EXERCISE PROMPT
In the records below, repeat exactly the lines between the line holding "Ojciec i syn robią sobie selfie w parku" and the line holding "Mielenosoittaja heiluttaa lippua", inclusive, and drop the pictures.

RECORDS PROVIDED

────────────────────

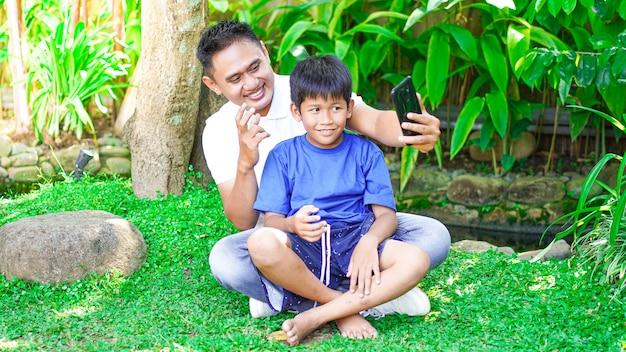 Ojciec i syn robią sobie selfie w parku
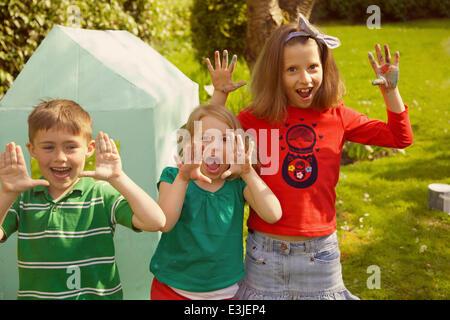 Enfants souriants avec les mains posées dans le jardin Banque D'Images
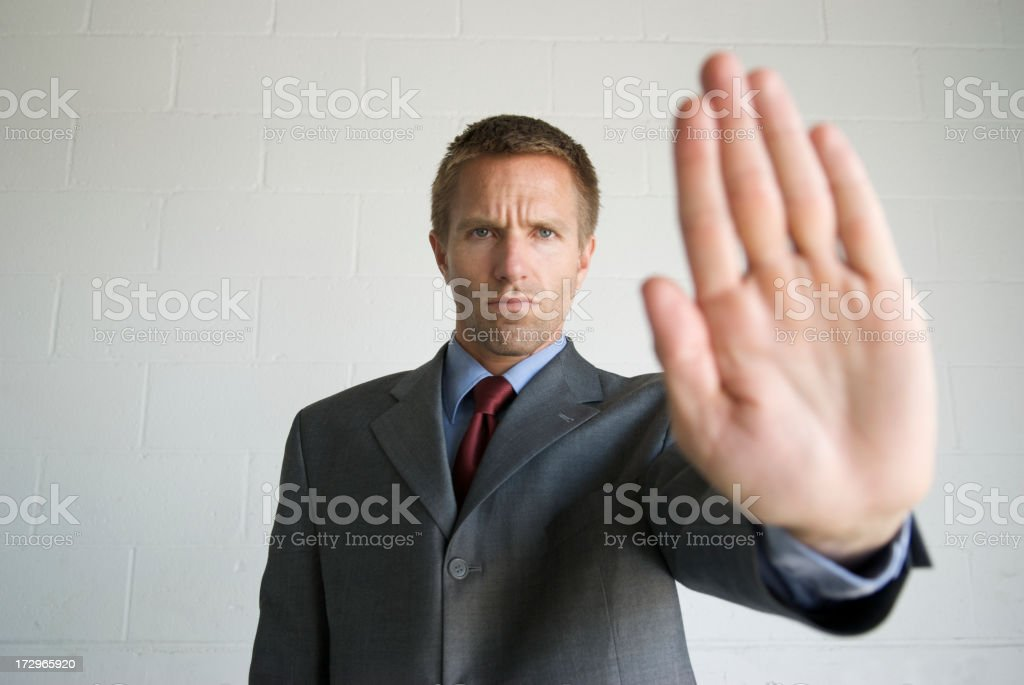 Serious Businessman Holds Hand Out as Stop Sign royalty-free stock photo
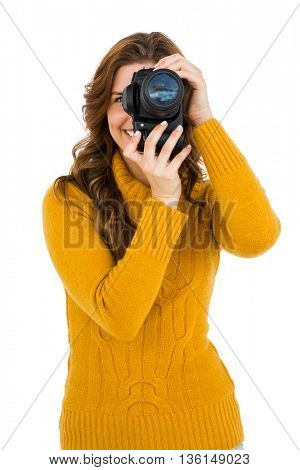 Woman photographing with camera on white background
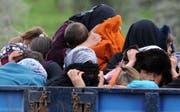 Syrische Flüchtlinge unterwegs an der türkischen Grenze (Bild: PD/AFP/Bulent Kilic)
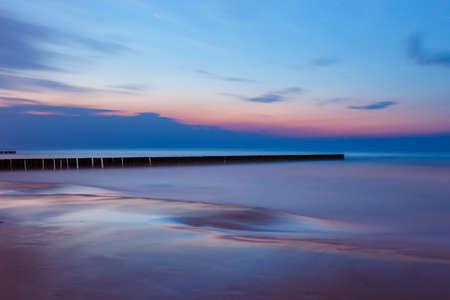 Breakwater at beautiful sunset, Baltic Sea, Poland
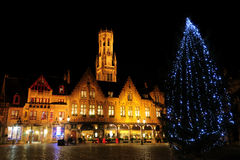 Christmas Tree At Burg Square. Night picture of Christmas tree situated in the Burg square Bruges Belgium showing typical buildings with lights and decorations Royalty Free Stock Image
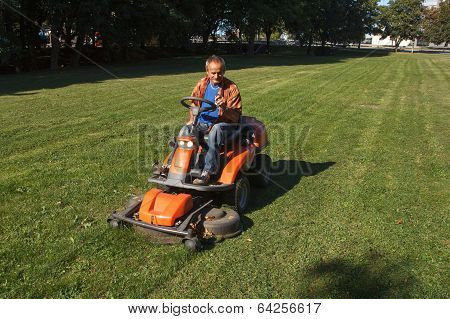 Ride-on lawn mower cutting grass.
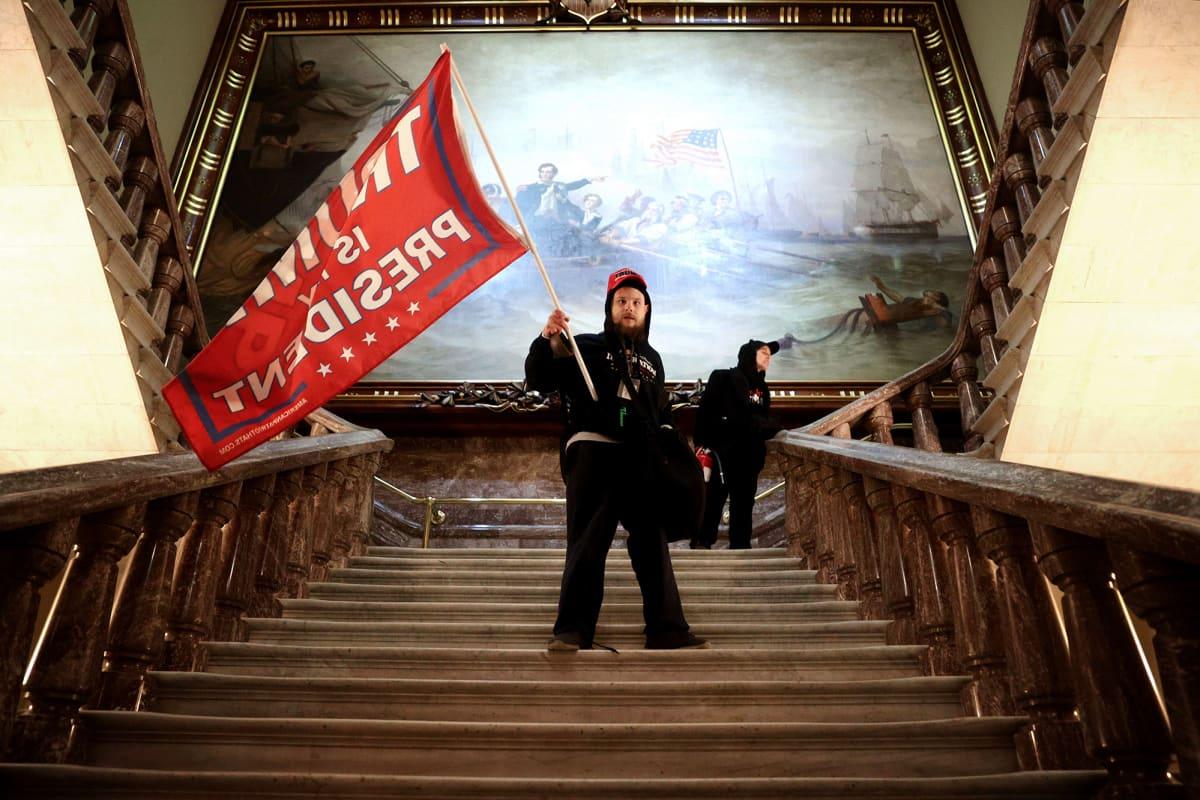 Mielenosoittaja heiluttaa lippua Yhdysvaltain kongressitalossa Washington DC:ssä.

────────────────────

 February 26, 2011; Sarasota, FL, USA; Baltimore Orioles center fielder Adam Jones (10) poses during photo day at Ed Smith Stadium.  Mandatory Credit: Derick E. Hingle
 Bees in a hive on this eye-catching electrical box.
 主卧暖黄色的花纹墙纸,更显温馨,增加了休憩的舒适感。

────────────────────

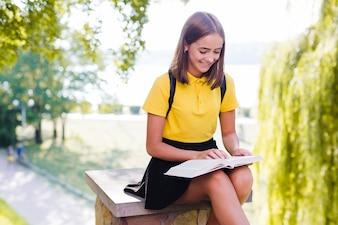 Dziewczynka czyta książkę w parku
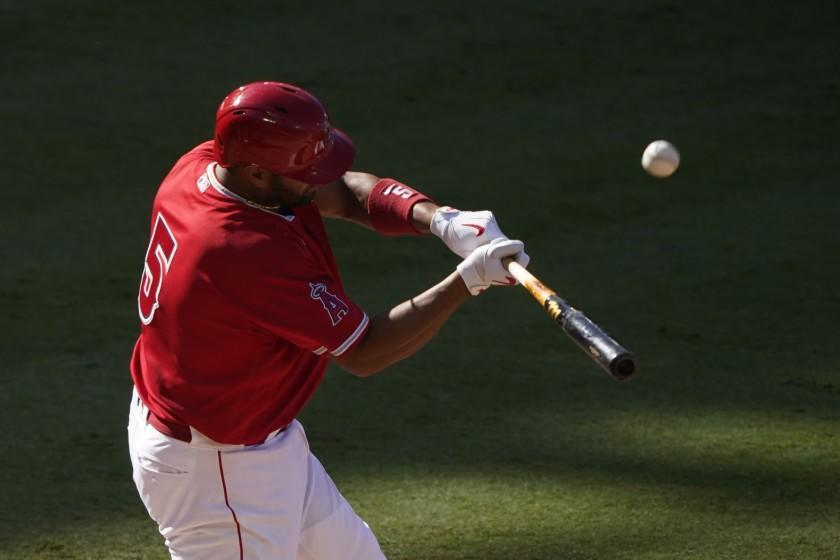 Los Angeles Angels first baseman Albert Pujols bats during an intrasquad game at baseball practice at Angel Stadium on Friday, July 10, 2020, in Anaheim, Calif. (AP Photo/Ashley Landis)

────────────────────

OUTPUT BELOW
 Ojciec i syn robią sobie selfie w parku
 Enfants souriants avec les mains posées dans le jardin Banque D'Images
 Serious Businessman Holds Hand Out as Stop Sign royalty-free stock photo
 Woman photographing with camera on white background
 Syrische Flüchtlinge unterwegs an der türkischen Grenze (Bild: PD/AFP/Bulent Kilic)
 Breakwater at beautiful sunset, Baltic Sea, Poland
 Christmas Tree At Burg Square. Night picture of Christmas tree situated in the Burg square Bruges Belgium showing typical buildings with lights and decorations Royalty Free Stock Image
 Ride-on lawn mower cutting grass.
 Mielenosoittaja heiluttaa lippua Yhdysvaltain kongressitalossa Washington DC:ssä.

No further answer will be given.